What it indicates: usually a coupling reagent issue or a sequence-specific susceptible residue. Cys-containing sequences are the most common; Cys can racemize during activation, especially with HBTU at long activation times.

How impurity profile fits the lot release

The standard release packet for a research-grade peptide reports: - Main peak purity by RP-HPLC at 214 nm (e.g. ≥ 98.5%) - ESI-MS measured mass of the main peak (e.g. observed 1234.5 Da, theoretical 1234.6 Da, Δ −0.1 Da) - Amino acid analysis composition vs theoretical

This does not directly identify the impurities — it only tells you how much non-main-peak material is present and that the main peak mass agrees. For a buyer planning bioassay work where impurities could confound results, an impurity-specific characterization is the add-on:

LC-HRMS impurity ID — separates impurities and assigns each by high-resolution accurate mass + characteristic retention-time shift. A modern application of this is described in [Waters' compliance-ready peptide impurity workflow](https://www.waters.com/content/dam/waters/en/app-notes/2018/720006367/720006367-en.pdf) and the [LC-HRMS review at PMC4406950](https://pmc.ncbi.nlm.nih.gov/articles/PMC4406950/).

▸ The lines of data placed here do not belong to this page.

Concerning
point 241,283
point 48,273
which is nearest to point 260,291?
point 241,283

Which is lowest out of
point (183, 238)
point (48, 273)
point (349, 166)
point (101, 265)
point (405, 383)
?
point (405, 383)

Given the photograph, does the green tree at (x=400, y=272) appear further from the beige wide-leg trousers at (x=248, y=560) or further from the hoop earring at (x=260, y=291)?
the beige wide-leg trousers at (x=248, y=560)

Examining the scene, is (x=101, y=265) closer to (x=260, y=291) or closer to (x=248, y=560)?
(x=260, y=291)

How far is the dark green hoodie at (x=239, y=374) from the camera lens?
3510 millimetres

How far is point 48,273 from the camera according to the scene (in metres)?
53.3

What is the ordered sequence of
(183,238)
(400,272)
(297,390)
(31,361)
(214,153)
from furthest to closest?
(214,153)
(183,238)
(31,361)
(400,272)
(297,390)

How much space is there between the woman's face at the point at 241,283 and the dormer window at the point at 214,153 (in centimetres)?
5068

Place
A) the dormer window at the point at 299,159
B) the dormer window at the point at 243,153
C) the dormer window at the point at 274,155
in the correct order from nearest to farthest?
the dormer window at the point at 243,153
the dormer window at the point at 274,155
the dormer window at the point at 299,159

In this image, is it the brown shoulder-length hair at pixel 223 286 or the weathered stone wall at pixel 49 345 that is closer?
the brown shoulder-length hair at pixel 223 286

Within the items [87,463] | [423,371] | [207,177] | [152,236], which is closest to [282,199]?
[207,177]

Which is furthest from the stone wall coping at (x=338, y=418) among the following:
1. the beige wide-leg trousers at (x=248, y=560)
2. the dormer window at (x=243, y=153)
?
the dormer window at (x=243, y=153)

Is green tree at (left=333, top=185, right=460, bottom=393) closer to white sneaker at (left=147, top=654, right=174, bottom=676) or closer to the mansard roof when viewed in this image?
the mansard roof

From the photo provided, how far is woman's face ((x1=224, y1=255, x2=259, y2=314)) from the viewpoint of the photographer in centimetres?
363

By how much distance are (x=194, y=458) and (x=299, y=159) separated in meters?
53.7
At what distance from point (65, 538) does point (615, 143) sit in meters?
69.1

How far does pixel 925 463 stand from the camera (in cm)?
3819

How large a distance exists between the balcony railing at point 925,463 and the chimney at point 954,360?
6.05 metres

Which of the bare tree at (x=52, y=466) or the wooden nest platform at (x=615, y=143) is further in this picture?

The output is an impurity table: each impurity assigned to a class (truncation at position N / deletion of residue M / pyroglutamate / residual Fmoc / etc.) with the mass shift and the area percent.

How ICH Q3A applies to research-grade peptides

ICH Q3A(R2) defines impurity reporting, identification, and qualification thresholds for new drug substances. Two thresholds matter operationally:

• Reporting threshold (typically 0.05% for ≤ 2 g/day max daily dose): impurities above this must be reported on the COA
• Identification threshold (typically 0.10% – 0.15%): impurities above this must be identified (i.e. assigned to a chemical structure)

These are written for pharmaceutical drug substances entering regulatory filings — not strictly applicable to research-grade peptides. But the framework is useful as a buyer's expectation:

What Lyochem ships and what's on request

Every Lyochem reference-grade lot ships with: - RP-HPLC at 214 nm trace + integrated main-peak purity (release spec ≥ 98.5%) - ESI-MS observed monoisotopic mass + Δ to theoretical - AAA confirming composition

On request and noted on the COA: - LC-HRMS impurity ID with per-impurity mass shift, class assignment (truncation / deletion / modification / racemization), and area percent for any impurity ≥ 0.5% - Specific impurity assays for known-vulnerable sequences (Met-sulfoxide quantitation for Met-containing peptides; Asp / iso-Asp split for Asn/Asp-Gly-containing sequences) - Inter-lot impurity profile comparison for buyers running long-duration studies — same impurities at same percentages across lots is the underrated stability signal

For most research projects, the standard release packet is fit-for-purpose. For projects where a 0.3% impurity in a bioassay could materially shift the result, the LC-HRMS impurity ID is the add-on to request explicitly. The cost is modest compared to running a confounded study to completion.

Reading shoulders on YOUR chromatogram

If the lot HPLC trace you received shows a shoulder, an unexpected satellite peak, or a tail that doesn't look like other lots of the same sequence: - Note the retention-time difference from the main peak (earlier = less hydrophobic; later = more hydrophobic / residual protecting group) - Note the area percent - Send the trace + the lot reference to your supplier contact and ask "what impurity class is this?" - The answer should be specific (truncation at position N / Met-sulfoxide / residual t-Bu) — not "minor impurity" or "within spec"

A supplier who can't tell you what the small peaks are doesn't have the LC-HRMS workflow to back the purity claim. That's a more useful sourcing signal than the purity number itself.